Il y a à boire comme à manger dans ce dernier opus d'Iron Man, enfin le dernier jusqu'à ce qu'Hollymood décide du contraire. Une chose qui est sûre, le film ne manque aucunement d'ambition, Shane Black a décidé de mettre les petits plats dans les grands pour cette fin de trilogie et ça se sent. Le film multiplie les bonnes idées de scénario (et quelques bonnes références aux événements d'Avengers) et les morceaux de bravoure très agréables à regarder, portés par une BO de qualité. L'armure inspire le réalisateur et c'est beau à voir, avec en prime des effets spéciaux au poil, mais il en fait un peu trop. Très loin d'être mauvais et sans vraiment vraiment accuser de problèmes de rythme ou de dosage (hormis une bataille finale qui s'étire un peu en longueur) Iron Man 3 souffre de son aspect fourre-tout où tous les éléments du scénario peinent à coexister.
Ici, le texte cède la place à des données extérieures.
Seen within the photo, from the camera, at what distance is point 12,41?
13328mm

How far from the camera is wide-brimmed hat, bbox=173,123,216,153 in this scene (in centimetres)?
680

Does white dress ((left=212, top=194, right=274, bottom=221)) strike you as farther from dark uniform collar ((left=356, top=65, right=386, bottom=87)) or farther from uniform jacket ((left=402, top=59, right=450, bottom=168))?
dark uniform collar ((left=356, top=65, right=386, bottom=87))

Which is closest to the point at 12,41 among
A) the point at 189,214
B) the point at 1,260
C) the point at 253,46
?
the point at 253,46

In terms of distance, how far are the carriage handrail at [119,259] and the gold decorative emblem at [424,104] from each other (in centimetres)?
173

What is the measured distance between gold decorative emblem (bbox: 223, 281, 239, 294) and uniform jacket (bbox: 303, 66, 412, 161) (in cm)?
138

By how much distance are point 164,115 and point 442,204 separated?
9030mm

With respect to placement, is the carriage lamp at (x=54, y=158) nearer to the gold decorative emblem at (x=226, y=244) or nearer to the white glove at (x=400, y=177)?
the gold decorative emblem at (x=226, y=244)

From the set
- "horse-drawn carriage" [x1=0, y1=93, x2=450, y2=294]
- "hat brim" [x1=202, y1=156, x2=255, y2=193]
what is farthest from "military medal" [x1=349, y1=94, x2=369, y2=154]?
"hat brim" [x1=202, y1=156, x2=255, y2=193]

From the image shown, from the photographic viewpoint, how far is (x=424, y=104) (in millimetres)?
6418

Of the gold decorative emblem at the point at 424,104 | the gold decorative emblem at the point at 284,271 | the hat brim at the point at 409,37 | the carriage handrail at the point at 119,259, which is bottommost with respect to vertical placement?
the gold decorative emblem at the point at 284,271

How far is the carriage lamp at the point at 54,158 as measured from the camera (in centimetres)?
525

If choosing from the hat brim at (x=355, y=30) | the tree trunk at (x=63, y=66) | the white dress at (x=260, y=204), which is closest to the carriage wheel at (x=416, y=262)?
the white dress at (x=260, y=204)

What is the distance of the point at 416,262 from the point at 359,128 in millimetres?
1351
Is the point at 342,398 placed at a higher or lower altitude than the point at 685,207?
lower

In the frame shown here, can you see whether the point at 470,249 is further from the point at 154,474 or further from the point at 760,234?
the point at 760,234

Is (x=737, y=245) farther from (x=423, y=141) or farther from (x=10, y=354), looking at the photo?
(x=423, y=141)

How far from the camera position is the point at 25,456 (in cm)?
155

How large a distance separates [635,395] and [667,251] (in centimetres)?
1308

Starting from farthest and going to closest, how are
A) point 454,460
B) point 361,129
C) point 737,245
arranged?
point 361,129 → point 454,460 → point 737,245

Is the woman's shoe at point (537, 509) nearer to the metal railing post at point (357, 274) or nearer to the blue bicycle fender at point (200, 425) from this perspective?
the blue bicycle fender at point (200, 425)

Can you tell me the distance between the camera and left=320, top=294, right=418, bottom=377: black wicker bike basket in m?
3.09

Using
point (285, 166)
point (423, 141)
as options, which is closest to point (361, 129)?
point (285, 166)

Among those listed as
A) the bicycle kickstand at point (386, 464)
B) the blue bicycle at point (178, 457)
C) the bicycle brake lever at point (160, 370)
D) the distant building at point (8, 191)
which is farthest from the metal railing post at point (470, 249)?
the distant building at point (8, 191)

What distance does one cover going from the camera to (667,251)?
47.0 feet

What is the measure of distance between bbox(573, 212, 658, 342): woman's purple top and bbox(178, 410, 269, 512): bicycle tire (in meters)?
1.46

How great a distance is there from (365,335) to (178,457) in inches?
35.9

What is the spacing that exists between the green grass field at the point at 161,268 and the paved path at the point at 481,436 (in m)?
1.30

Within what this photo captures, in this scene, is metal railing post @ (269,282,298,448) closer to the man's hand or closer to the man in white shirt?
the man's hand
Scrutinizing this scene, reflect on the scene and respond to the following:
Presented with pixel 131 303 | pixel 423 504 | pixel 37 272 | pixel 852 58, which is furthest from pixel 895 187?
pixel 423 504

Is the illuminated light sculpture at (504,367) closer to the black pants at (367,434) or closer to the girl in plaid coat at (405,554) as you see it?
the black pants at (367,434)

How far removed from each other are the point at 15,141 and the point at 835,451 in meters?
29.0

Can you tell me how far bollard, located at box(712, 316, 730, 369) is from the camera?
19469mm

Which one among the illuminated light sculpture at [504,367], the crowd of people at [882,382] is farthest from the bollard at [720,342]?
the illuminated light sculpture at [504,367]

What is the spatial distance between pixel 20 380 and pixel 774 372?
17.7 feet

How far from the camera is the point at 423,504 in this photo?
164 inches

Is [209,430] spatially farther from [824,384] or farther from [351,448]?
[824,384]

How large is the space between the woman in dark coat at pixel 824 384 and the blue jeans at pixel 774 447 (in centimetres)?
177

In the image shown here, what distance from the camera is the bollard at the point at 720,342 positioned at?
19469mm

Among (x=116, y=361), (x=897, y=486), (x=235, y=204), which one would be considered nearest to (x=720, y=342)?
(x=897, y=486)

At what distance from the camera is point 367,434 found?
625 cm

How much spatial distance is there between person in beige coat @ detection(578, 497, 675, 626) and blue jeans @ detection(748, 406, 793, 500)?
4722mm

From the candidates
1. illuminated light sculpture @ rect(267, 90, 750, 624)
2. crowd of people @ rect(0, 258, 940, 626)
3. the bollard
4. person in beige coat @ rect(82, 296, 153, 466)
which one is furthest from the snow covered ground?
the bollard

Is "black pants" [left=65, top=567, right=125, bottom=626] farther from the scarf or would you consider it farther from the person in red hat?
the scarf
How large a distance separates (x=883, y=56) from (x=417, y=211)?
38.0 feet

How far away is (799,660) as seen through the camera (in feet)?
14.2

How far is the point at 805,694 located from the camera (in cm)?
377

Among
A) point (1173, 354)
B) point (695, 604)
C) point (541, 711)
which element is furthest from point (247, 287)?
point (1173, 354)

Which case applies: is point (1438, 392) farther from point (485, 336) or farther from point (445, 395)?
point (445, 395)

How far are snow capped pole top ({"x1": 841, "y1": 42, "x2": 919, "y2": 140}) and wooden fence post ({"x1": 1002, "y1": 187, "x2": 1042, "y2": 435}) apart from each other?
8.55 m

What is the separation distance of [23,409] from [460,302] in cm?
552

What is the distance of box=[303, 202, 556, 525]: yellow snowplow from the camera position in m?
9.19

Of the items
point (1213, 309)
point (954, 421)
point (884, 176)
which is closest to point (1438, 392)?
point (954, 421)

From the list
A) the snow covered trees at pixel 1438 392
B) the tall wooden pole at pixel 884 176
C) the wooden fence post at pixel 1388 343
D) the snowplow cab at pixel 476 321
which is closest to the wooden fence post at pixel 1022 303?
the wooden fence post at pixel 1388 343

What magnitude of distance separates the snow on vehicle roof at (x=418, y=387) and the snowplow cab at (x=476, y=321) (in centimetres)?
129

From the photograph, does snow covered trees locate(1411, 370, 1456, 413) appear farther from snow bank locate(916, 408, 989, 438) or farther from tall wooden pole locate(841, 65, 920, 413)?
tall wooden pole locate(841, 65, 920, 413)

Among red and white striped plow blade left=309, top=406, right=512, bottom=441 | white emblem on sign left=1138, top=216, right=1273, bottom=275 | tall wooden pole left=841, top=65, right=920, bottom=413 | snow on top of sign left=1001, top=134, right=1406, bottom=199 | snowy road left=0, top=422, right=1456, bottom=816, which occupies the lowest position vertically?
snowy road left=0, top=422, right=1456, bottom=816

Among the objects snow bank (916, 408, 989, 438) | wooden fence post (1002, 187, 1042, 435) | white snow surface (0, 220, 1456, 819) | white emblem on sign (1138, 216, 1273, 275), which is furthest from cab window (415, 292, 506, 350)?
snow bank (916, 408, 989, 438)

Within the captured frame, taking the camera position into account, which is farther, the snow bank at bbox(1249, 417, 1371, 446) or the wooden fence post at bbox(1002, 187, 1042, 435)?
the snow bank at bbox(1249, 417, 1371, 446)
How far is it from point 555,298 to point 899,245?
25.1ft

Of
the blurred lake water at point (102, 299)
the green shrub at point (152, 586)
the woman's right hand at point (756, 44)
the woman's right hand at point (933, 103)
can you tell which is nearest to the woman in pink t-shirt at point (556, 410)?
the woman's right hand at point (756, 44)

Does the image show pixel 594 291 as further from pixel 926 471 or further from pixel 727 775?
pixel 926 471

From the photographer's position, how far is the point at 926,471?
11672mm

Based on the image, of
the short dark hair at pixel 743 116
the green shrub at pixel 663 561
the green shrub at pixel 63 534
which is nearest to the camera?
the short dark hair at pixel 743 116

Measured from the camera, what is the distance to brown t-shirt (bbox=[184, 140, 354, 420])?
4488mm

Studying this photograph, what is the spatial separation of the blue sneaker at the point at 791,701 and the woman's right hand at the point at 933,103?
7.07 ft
Le virus extremis par exemple, en plus d'être une aberration scientifique et pas la seule, il peine à trouver sa place dans l'univers d'Iron Man. L'idée est trop vague, incohérente et débarque de nul part. Et puis le méchant qui crache du feu, sérieux...D'ailleurs de manière générale le film a tendance à survoler trop d'aspects qui auraient pu être tellement mieux exploités. J'ai parlé d'Extremis mais c'est aussi le cas pour les 57 armures que Stark conçoit pendant ses insomnies ou même des motivations des antagonistes qui restent plutôt vagues.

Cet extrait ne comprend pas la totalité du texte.